**Extrait:**
____
A l’occasion du Salon international de l’agriculture, et alors que 200 fermes disparaissent chaque semaine en France, les 52 organisations membres du Collectif Nourrir appellent à faire du renouvellement des générations d’agriculteur·rices la priorité. Nous publions aujourd’hui un manifeste pour qu’1 million de paysans et paysannes rejoignent l’agriculture française d’ici 2050. Relever ce défi démographique en privilégiant les fermes plus petites, diversifiées, sobres, et dont les productions correspondent davantage aux besoins alimentaires de leur territoire sera la clé pour généraliser la transition agroécologique. La Loi d’Orientation Agricole promise par Emmanuel Macron et dont la concertation est actuellement pilotée par le ministère de l’Agriculture et de la Souveraineté alimentaire doit fixer ce cap.
____
**Données brutes:**
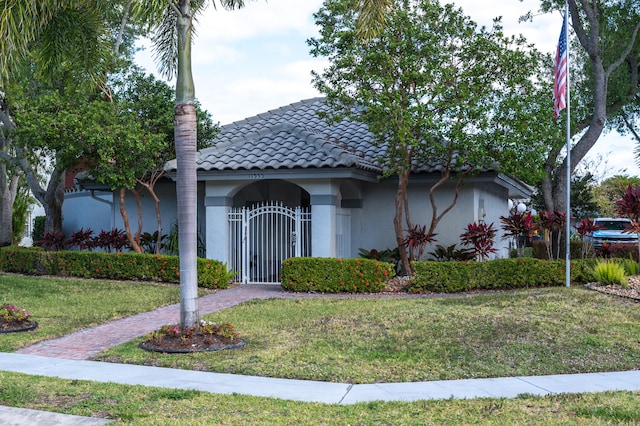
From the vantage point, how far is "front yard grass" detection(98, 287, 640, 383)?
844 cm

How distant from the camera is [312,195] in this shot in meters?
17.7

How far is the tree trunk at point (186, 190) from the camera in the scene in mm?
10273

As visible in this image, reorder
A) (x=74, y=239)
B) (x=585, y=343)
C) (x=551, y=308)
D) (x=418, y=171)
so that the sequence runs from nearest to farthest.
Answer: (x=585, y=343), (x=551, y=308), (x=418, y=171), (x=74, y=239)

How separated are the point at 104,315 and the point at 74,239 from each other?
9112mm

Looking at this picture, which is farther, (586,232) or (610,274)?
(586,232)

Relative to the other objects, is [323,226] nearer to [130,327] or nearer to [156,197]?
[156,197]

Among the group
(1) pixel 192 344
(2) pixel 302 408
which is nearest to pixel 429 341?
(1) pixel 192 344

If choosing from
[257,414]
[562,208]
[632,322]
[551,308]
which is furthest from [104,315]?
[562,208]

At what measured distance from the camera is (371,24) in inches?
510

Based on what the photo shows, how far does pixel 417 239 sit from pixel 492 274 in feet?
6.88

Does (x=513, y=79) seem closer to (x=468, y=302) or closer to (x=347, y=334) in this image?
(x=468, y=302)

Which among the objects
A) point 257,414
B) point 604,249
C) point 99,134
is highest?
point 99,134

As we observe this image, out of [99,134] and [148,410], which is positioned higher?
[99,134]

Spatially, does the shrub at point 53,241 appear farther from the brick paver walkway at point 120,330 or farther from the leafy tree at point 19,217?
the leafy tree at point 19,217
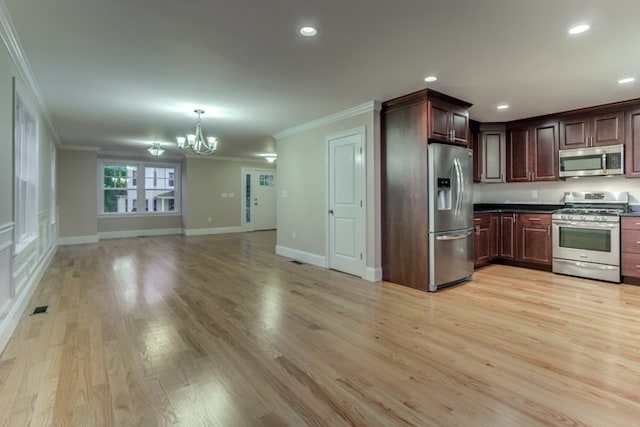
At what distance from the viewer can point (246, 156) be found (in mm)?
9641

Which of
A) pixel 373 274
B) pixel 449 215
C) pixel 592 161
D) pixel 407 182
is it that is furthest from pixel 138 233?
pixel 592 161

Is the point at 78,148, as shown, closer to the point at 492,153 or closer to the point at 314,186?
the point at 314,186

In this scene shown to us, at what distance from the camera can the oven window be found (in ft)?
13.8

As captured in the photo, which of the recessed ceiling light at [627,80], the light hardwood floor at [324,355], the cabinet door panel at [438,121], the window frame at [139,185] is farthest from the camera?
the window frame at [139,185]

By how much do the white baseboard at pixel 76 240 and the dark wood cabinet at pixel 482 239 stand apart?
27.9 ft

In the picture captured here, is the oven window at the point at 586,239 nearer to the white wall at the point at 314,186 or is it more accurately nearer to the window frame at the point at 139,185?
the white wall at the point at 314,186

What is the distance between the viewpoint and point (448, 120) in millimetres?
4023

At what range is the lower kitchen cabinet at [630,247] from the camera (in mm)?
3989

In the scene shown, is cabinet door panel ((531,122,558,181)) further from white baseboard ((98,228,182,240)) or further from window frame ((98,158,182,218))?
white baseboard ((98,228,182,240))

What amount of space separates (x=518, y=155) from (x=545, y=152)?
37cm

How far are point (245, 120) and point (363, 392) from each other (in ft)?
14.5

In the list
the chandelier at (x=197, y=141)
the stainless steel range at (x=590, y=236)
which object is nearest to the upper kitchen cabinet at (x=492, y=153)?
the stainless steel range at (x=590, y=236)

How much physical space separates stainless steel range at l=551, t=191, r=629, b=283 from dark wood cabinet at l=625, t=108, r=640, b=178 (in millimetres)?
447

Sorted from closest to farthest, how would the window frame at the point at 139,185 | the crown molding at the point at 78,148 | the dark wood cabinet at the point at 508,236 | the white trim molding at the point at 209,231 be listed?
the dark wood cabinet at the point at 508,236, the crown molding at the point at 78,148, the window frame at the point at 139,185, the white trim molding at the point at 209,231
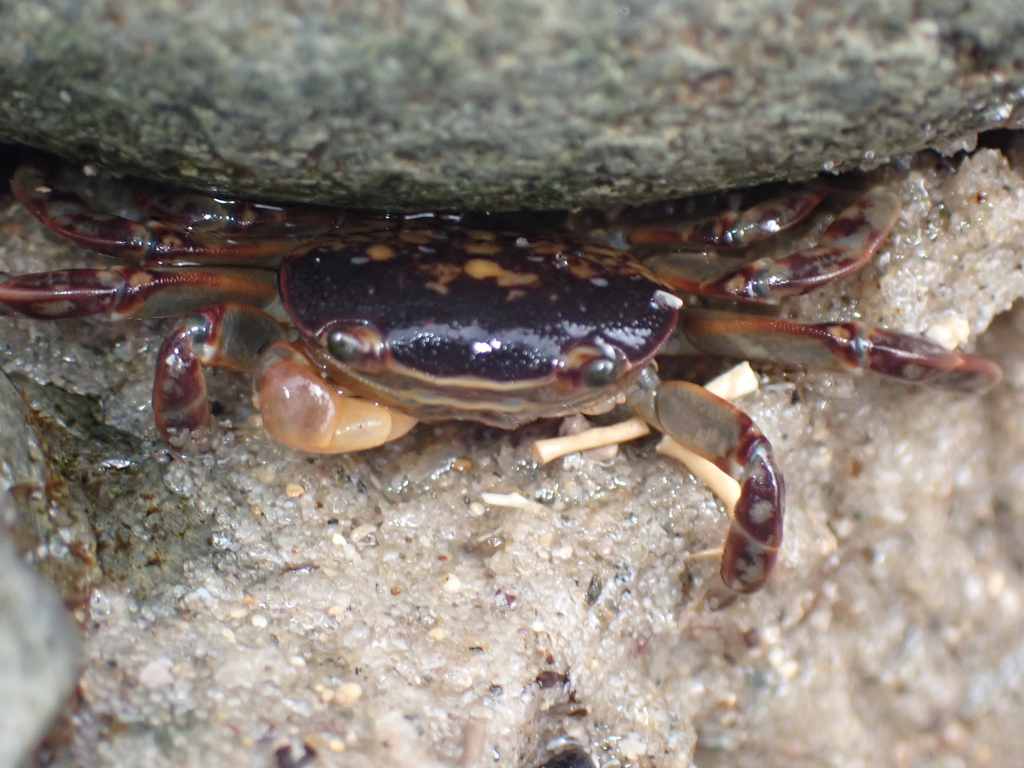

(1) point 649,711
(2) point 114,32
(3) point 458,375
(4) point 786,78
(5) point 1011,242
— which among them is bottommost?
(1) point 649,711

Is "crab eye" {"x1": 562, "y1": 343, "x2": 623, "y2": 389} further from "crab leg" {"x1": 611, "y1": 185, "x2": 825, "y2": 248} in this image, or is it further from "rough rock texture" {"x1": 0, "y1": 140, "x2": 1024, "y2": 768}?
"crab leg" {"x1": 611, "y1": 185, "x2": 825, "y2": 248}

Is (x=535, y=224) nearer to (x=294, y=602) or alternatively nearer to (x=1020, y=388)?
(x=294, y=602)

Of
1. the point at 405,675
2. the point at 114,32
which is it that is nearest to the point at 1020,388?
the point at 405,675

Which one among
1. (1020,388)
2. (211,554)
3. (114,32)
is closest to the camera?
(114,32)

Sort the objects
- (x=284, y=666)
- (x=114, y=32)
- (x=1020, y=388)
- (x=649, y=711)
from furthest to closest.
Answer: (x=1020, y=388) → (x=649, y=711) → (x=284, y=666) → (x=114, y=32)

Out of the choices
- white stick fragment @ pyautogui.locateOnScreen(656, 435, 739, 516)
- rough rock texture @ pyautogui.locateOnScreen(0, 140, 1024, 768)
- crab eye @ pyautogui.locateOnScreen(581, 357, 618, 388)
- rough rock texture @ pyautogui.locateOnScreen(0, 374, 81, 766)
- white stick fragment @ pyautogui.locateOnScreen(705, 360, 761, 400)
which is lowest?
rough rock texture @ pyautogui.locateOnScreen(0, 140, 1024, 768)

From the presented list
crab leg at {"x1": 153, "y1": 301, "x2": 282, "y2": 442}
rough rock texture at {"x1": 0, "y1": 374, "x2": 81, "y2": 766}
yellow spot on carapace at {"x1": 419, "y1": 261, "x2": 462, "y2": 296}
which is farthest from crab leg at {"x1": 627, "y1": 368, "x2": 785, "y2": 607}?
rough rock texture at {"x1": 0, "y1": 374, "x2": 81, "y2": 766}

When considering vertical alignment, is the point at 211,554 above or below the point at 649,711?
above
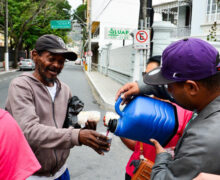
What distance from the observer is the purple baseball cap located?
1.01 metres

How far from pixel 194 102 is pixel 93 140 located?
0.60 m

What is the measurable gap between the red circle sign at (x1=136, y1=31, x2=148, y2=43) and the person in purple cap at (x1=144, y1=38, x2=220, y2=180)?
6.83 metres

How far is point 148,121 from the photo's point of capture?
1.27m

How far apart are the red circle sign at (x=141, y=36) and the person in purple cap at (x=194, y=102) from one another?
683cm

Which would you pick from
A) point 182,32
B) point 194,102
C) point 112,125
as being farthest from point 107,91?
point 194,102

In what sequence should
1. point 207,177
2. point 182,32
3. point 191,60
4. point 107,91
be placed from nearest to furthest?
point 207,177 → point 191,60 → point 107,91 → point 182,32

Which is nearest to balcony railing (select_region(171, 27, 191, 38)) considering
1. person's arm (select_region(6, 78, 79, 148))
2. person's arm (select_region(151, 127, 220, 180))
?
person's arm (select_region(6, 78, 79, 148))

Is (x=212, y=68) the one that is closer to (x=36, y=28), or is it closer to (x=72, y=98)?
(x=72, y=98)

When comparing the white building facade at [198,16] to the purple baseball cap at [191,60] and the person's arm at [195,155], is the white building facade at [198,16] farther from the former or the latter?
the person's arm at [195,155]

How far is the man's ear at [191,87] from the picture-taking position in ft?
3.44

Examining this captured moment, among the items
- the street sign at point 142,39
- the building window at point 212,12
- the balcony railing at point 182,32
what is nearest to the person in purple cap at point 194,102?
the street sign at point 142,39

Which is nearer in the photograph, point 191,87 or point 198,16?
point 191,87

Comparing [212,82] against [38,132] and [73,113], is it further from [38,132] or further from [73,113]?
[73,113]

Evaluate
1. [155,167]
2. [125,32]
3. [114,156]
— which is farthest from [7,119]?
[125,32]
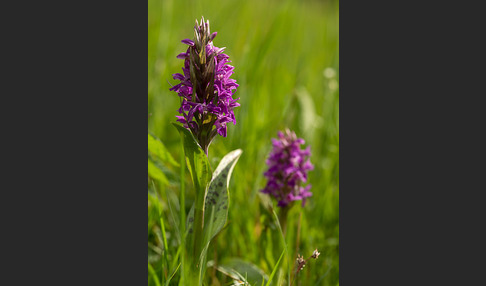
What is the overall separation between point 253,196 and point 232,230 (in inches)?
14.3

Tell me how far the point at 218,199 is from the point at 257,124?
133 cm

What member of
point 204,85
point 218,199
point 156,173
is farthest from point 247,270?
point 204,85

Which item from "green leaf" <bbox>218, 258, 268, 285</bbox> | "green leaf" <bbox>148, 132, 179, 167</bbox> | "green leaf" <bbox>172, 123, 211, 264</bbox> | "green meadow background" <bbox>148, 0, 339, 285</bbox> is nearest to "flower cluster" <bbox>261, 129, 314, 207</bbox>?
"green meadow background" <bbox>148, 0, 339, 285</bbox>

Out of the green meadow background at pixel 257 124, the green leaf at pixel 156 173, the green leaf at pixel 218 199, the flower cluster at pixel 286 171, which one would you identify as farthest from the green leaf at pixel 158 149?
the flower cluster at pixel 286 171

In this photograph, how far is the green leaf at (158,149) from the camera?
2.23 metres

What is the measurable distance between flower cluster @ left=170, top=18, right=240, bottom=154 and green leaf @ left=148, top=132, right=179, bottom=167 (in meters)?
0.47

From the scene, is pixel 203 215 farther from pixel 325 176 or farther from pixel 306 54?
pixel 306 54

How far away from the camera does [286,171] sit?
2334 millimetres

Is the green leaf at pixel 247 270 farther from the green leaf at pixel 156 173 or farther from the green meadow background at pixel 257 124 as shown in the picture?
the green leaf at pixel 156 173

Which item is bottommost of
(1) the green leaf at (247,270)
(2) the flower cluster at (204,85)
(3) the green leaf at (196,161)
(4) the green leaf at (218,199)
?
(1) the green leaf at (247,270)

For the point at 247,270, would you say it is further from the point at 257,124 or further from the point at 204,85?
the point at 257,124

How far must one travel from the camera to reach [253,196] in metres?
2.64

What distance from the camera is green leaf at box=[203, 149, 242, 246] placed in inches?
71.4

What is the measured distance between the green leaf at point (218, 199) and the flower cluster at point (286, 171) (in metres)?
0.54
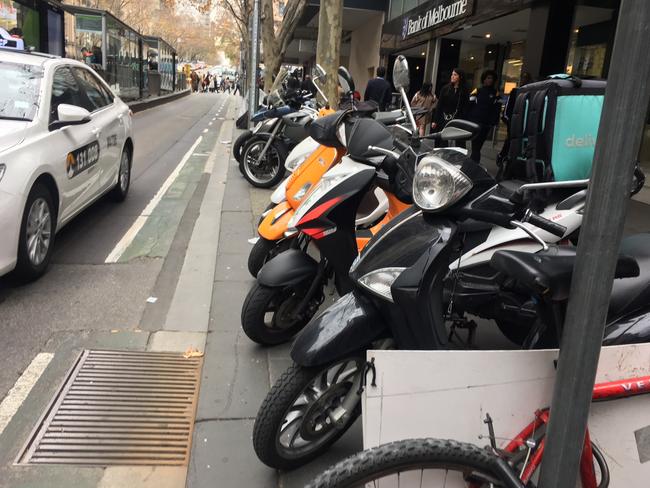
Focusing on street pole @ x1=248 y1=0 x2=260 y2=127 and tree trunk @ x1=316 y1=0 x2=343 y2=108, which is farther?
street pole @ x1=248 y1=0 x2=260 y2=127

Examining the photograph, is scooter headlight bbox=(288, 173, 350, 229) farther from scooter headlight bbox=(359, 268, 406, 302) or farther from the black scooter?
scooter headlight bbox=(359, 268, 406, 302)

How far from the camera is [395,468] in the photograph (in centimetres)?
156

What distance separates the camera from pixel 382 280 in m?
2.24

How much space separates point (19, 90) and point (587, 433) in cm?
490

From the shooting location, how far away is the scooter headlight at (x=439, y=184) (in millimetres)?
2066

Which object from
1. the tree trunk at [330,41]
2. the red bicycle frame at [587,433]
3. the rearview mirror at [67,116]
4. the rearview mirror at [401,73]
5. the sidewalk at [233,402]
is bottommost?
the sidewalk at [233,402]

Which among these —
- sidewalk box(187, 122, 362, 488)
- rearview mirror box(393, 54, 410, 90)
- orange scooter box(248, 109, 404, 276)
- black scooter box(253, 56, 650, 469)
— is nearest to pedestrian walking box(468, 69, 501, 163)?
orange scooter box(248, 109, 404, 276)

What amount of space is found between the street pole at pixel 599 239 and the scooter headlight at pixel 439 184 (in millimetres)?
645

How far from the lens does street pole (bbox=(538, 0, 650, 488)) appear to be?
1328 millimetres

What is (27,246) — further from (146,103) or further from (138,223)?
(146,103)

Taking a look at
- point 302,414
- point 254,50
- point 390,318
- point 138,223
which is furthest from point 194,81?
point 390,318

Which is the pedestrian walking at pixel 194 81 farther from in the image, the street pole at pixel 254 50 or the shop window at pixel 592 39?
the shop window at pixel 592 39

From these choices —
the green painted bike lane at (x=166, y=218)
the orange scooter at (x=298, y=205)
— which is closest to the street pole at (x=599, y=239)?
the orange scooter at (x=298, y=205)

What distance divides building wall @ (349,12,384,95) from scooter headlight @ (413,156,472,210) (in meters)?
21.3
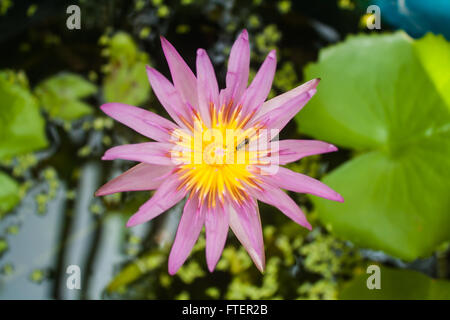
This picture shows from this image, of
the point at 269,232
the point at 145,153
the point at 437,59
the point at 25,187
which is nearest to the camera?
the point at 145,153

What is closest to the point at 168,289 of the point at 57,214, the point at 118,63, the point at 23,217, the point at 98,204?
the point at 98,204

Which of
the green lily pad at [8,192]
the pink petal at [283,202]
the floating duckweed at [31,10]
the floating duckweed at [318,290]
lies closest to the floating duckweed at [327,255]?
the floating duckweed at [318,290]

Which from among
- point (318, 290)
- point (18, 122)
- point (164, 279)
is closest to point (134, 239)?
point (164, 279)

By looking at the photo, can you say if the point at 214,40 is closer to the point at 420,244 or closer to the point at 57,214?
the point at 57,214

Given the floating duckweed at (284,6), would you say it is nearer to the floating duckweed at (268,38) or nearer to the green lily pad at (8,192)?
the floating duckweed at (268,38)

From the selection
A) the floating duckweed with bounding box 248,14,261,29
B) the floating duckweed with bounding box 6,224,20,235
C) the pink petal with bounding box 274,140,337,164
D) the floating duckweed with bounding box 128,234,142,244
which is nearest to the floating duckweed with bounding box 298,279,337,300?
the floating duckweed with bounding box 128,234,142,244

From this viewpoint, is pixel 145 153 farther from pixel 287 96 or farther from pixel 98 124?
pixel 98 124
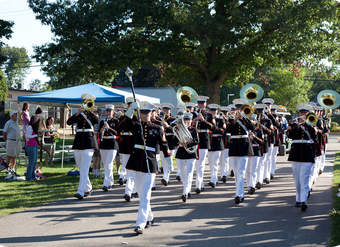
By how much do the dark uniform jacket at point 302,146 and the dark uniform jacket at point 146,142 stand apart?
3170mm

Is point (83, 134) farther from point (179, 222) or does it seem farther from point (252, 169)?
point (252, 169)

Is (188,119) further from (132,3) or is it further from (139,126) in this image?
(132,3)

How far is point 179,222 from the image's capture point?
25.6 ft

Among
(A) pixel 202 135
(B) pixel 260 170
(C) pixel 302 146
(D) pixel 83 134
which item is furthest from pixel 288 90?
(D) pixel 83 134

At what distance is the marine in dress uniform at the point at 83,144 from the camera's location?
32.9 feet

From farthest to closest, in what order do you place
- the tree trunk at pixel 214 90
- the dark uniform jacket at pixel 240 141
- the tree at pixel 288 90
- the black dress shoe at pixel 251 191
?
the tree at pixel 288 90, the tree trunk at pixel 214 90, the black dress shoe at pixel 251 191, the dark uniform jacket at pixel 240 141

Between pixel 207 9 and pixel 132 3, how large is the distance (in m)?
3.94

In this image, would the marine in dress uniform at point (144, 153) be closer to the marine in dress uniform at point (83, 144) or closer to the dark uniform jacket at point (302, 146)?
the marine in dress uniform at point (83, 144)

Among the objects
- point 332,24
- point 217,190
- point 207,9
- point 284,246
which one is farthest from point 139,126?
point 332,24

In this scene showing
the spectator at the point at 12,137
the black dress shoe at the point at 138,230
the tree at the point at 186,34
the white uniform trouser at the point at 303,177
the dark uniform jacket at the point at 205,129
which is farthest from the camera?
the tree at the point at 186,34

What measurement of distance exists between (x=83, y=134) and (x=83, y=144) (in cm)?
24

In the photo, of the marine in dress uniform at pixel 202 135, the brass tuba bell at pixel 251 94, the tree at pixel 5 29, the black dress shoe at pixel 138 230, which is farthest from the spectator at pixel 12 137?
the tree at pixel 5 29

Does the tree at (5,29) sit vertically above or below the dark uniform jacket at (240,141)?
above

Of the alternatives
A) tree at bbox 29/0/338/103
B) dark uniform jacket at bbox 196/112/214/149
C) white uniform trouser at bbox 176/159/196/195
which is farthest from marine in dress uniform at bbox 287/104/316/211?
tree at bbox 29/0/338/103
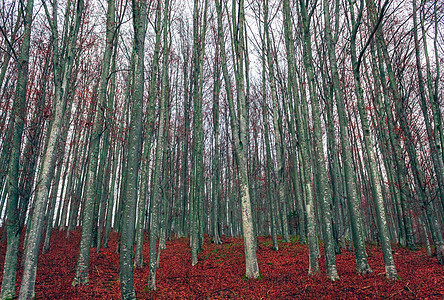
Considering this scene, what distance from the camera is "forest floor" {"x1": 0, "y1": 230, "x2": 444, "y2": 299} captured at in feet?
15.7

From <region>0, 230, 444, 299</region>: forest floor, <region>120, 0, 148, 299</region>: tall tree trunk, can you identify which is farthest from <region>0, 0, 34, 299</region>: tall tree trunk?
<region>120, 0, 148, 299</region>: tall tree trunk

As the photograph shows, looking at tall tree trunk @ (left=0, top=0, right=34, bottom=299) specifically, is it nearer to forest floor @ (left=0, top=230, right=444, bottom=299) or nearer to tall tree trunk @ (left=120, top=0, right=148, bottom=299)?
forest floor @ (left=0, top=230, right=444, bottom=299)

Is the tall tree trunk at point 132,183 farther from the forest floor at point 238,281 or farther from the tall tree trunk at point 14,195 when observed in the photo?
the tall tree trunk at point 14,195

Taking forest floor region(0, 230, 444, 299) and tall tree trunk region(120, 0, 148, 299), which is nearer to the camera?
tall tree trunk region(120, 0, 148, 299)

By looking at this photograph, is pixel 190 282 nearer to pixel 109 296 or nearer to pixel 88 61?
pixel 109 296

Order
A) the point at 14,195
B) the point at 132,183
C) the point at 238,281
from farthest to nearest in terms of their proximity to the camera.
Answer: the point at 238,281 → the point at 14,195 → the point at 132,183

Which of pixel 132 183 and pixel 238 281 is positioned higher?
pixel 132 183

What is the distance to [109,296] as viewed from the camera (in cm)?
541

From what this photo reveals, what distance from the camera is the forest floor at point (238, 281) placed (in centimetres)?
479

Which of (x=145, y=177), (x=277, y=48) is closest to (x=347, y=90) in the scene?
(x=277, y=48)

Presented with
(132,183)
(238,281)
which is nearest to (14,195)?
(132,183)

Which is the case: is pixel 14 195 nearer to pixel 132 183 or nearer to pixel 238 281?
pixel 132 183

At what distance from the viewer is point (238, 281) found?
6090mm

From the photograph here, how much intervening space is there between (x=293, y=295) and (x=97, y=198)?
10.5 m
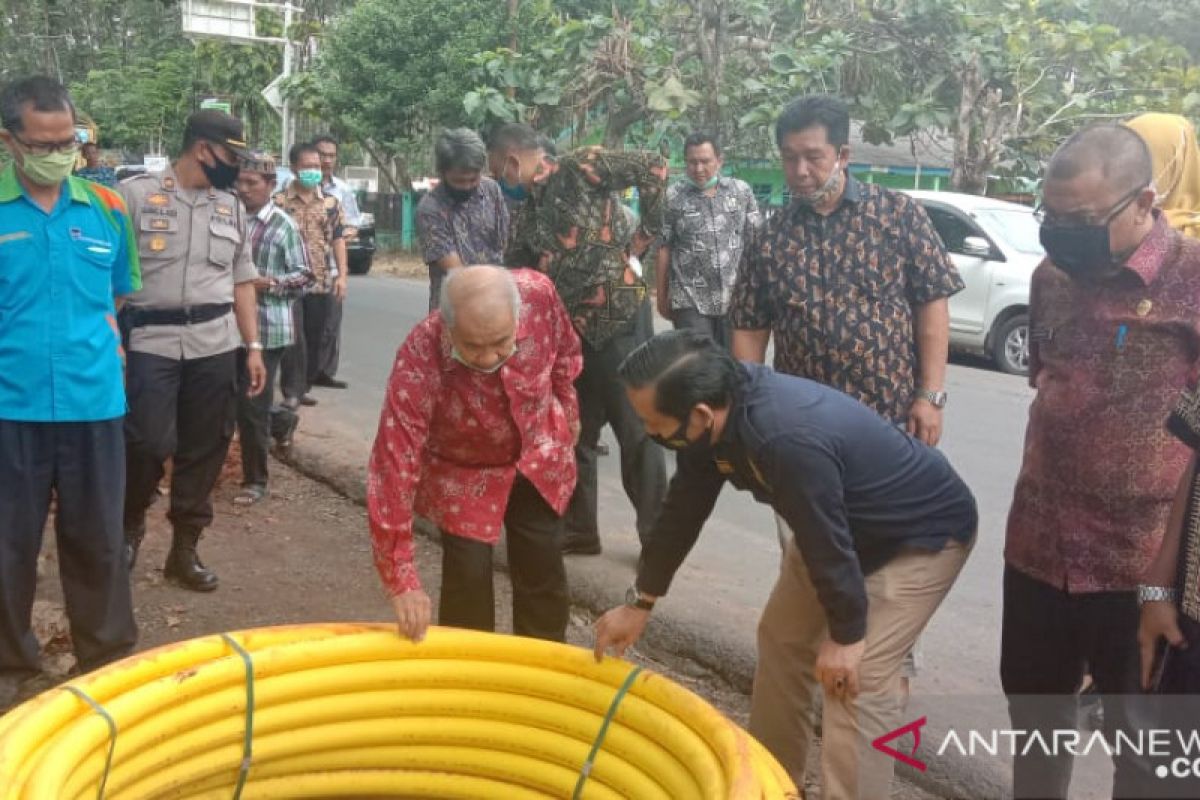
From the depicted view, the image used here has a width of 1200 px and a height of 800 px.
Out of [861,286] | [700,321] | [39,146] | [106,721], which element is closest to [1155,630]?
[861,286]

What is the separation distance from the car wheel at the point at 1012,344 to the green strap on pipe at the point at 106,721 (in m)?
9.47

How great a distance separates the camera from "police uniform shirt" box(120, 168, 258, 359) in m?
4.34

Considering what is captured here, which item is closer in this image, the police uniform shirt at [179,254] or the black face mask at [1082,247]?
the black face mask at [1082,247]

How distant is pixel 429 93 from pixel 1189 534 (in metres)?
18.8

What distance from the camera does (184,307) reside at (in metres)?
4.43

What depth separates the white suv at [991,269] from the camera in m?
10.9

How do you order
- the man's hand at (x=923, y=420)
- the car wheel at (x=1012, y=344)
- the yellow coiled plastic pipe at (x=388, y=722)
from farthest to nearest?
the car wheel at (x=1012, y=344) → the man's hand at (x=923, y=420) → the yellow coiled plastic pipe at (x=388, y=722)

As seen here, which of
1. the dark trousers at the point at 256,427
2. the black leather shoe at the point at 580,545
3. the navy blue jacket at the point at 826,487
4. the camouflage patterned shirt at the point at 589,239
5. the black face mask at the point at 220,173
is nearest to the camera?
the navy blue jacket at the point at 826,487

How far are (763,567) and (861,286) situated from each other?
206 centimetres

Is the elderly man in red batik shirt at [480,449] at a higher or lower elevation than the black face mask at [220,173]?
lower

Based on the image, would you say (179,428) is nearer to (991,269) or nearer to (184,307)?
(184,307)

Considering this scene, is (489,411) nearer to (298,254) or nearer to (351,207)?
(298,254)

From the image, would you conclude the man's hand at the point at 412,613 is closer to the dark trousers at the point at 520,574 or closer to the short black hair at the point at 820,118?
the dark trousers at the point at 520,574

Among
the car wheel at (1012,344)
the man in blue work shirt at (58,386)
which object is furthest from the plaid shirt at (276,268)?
____
**À faire:**
Extrayez de l'extrait le passage qui va de « A l’occasion du » à « fixer ce cap. », ces deux bornes comprises. Les données n'ont aucun rapport avec l'extrait.

**Résultat obtenu:**
A l’occasion du Salon international de l’agriculture, et alors que 200 fermes disparaissent chaque semaine en France, les 52 organisations membres du Collectif Nourrir appellent à faire du renouvellement des générations d’agriculteur·rices la priorité. Nous publions aujourd’hui un manifeste pour qu’1 million de paysans et paysannes rejoignent l’agriculture française d’ici 2050. Relever ce défi démographique en privilégiant les fermes plus petites, diversifiées, sobres, et dont les productions correspondent davantage aux besoins alimentaires de leur territoire sera la clé pour généraliser la transition agroécologique. La Loi d’Orientation Agricole promise par Emmanuel Macron et dont la concertation est actuellement pilotée par le ministère de l’Agriculture et de la Souveraineté alimentaire doit fixer ce cap.